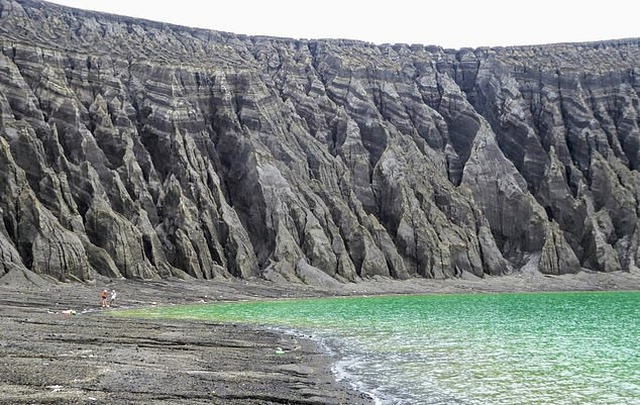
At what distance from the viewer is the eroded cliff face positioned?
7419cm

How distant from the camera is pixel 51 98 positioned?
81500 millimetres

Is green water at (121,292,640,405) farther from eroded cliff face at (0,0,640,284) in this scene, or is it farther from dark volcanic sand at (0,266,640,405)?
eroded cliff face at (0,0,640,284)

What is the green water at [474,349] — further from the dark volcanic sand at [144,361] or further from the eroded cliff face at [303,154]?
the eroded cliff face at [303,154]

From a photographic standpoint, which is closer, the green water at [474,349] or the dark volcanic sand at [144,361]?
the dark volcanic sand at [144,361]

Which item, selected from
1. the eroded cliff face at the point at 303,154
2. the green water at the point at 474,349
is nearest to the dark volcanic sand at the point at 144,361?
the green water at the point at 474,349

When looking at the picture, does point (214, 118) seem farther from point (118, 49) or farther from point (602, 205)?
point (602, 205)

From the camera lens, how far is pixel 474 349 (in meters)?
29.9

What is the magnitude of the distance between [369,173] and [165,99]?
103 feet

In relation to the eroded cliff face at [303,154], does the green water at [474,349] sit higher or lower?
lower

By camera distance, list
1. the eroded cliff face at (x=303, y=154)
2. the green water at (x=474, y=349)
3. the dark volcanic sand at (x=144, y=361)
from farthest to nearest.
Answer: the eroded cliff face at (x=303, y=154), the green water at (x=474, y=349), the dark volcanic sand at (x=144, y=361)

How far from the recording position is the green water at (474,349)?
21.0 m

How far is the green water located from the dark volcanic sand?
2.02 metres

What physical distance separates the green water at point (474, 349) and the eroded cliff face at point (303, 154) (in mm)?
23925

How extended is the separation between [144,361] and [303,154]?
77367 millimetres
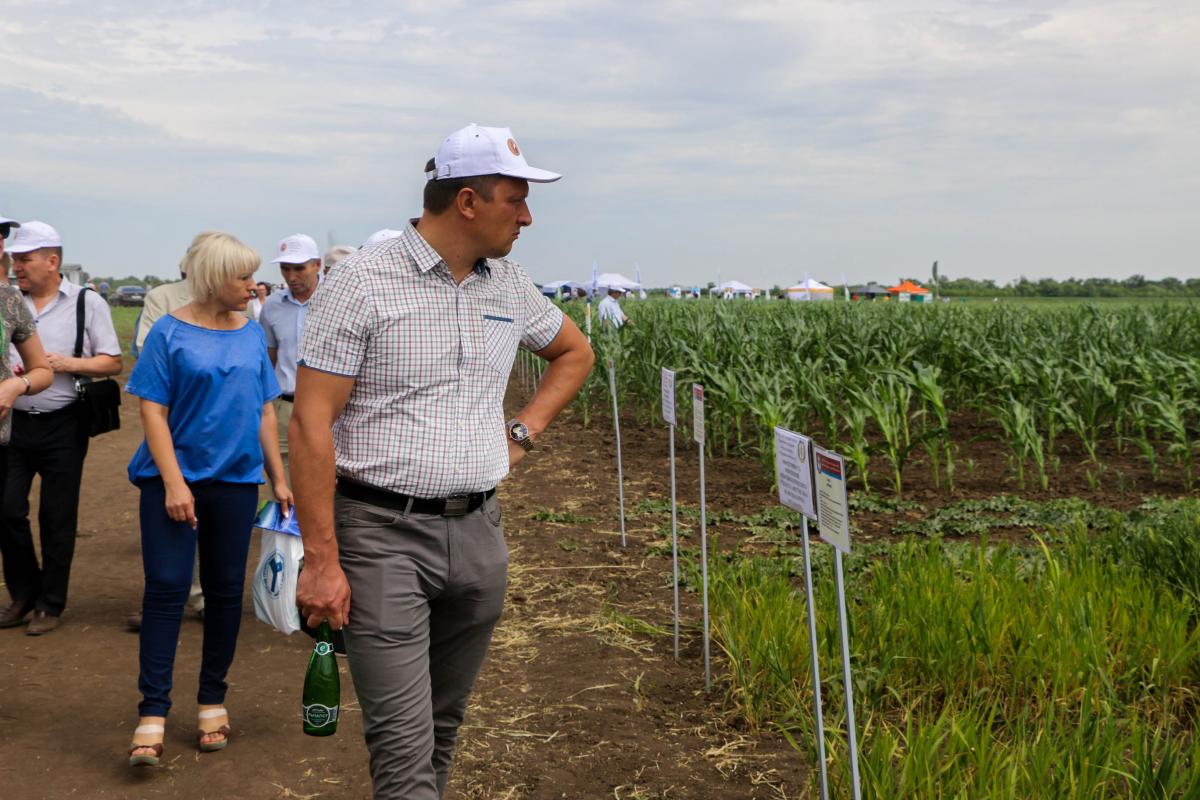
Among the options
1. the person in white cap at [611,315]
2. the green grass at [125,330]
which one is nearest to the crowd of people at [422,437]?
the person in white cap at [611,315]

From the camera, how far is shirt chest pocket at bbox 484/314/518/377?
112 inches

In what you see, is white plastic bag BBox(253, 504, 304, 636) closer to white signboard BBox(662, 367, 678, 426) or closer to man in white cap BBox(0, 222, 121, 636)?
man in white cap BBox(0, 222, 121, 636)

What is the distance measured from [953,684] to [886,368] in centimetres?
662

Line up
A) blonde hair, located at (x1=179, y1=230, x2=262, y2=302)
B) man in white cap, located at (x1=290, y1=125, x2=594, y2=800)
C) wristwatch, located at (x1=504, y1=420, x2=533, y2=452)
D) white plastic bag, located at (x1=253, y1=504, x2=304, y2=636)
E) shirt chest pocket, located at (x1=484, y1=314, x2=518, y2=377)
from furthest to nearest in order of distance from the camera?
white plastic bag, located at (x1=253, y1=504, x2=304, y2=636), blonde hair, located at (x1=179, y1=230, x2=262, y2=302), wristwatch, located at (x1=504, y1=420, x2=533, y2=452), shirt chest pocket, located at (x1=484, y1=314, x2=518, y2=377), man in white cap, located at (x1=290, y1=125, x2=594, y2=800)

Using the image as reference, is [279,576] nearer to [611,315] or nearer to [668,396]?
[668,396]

WRITTEN PROBLEM => How many lines in the rows above contain the word "farther"? Reply with the number alone.

FINAL RESULT => 2